**EXERCISE DETAILS**
Your response should consist solely of the lines from the one containing "content_type: text/javascript" through the final line of the entries, repeated exactly.

EXERCISE INPUTS section start

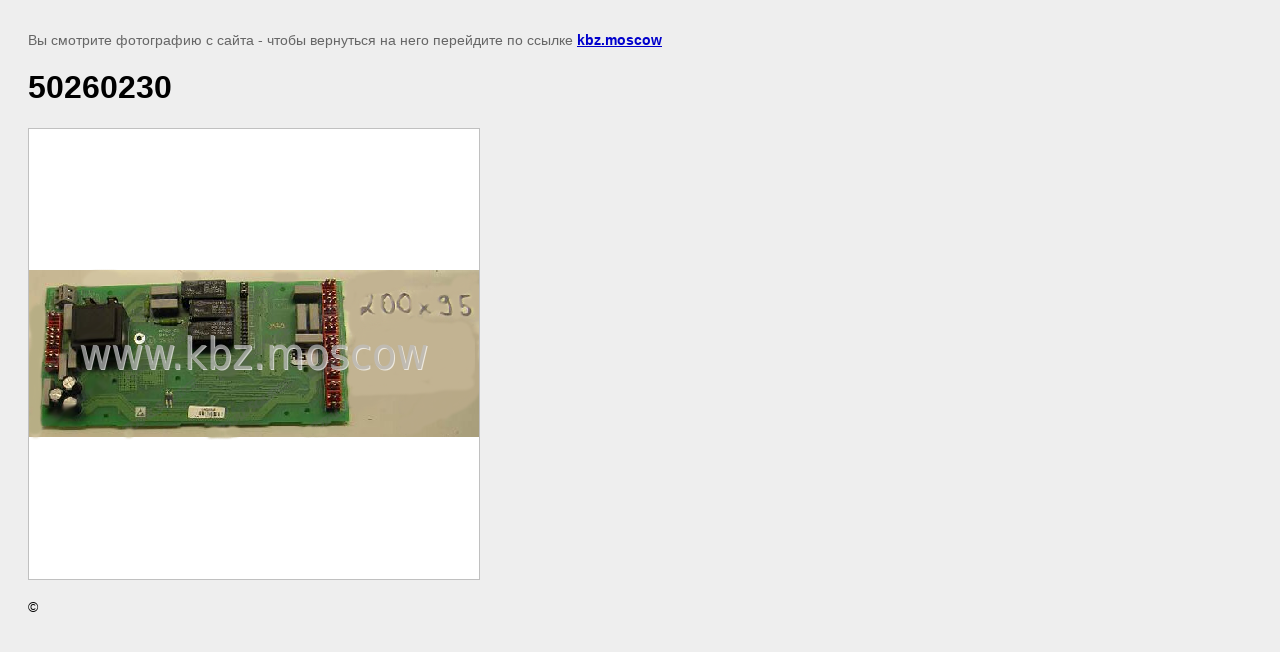

--- FILE ---
content_type: text/javascript
request_url: http://counter.megagroup.ru/82e2170f52f9346a862d2edab600719f.js?r=&s=1280*720*24&u=http%3A%2F%2Fkbz.moscow%2Fzapchasti-dlya-vsekh-vilochnykh-pogruzchikov%2Fimage%2F50260230&t=50260230%20%7C&fv=0,0&en=1&rld=0&fr=0&callback=_sntnl1767029074472&1767029074472
body_size: 198
content:
//:1
_sntnl1767029074472({date:"Mon, 29 Dec 2025 17:24:34 GMT", res:"1"})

EXERCISE INPUTS section end

**RESPONSE BOX**
content_type: text/javascript
request_url: http://counter.megagroup.ru/82e2170f52f9346a862d2edab600719f.js?r=&s=1280*720*24&u=http%3A%2F%2Fkbz.moscow%2Fzapchasti-dlya-vsekh-vilochnykh-pogruzchikov%2Fimage%2F50260230&t=50260230%20%7C&fv=0,0&en=1&rld=0&fr=0&callback=_sntnl1767029074472&1767029074472
body_size: 198
content:
//:1
_sntnl1767029074472({date:"Mon, 29 Dec 2025 17:24:34 GMT", res:"1"})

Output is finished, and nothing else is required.